No epílogo do enredo de Eduardo Cunha estão visíveis os sinais de esmaecimento de uma política de alianças que permitiu a ocupação de áreas-chave do poder no Congresso por lideranças do “baixo clero” parlamentar.
Como na política o impossível é sempre possível, seria temeroso prever o fim do “centrão”, cuja influência no Legislativo viabilizou a ascensão de figuras como Cunha nas últimas três décadas. Porém, é notável a liquefação do poder desse grupo parlamentar que tomou o poder na Mesa da Câmara há 17 meses, na esteira de acordos transpartidários que envolveram 267 deputados — ou seja, 52% dos 513 votos disponíveis no plenário.
Desde a redemocratização, no final dos anos 80, sucessivos governos manipularam o “baixo clero” em benefício próprio. Esse corpo parlamentar gelatinoso se autodenominou “centrão” na Constituinte. Ganhava consistência conforme o interesse dos governos na construção de maiorias emergenciais, à margem das forças tradicionais da política.
Um dos reflexos foi a multiplicação de identidades partidárias. Havia uma dúzia de partidos. Agora são 35 com registro no Tribunal Superior Eleitoral, dos quais 27 com representação no plenário do Congresso. Há outras três dezenas na fila do protocolo do tribunal, inclusive um certo Partido Nacional Corinthiano.

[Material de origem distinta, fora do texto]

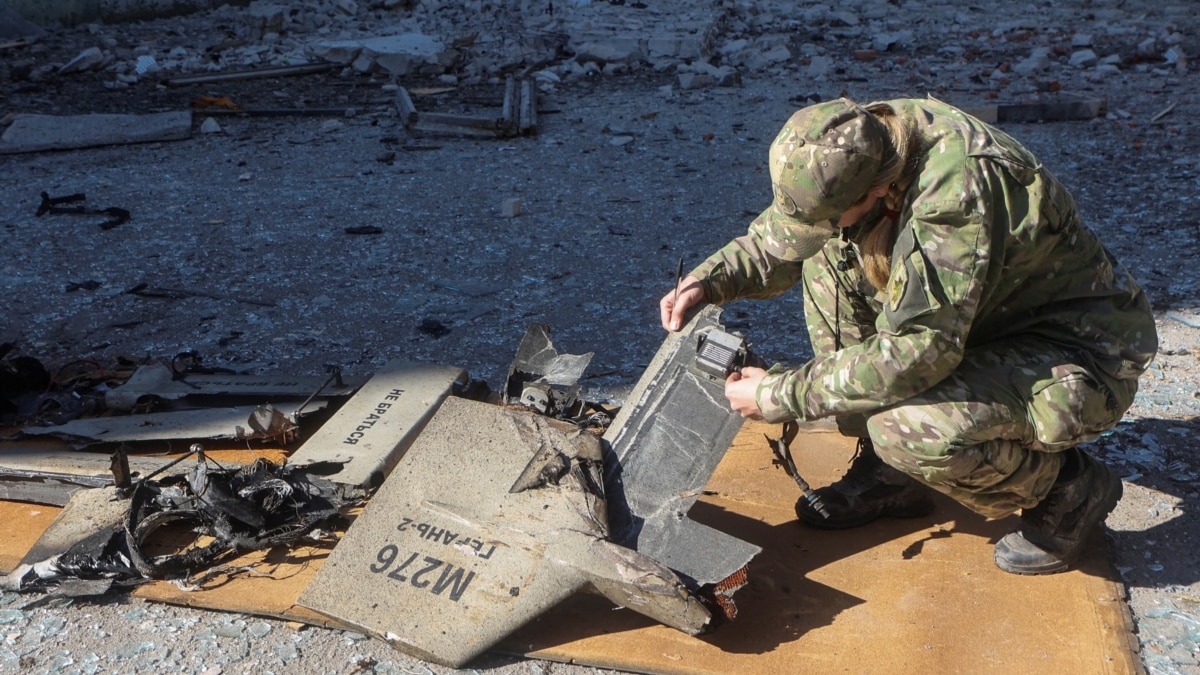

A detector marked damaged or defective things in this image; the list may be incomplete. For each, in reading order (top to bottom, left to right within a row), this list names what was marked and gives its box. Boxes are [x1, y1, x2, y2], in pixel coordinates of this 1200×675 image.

damaged wing fragment [300, 398, 712, 668]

Tornou-se um dos grandes negócios da República, porque a inscrição na Justiça Eleitoral garante, entre outras coisas, acesso automático, privilegiado e sob controle difuso, aos recursos do orçamento público (R$ 800 milhões anuais do Fundo Partidário mais propaganda subsidiada no rádio e televisão).
Essa anarquia está na gênese de uma estranha evolução no comando da Câmara. Em 2012, o ex-presidente Severino Cavalcanti foi flagrado na caça à “diretoria que fura poço” na Petrobras. Seis anos depois, Cunha foi apanhado na intermediação de negócios na estatal de petróleo, quando já havia assegurado um bônus: o governo Dilma deu-lhe quatro anos de influência na Caixa, com acesso a informações privilegiadas sobre o dinheiro de 30 milhões de trabalhadores e poder de voto em negócios bilionários do FGTS com empresas privadas.
É provável que, depois das eleições municipais, o Congresso avance numa reforma político-partidária, por uma boa e única razão: a sobrevivência dos atuais parlamentares nas urnas, em 2018.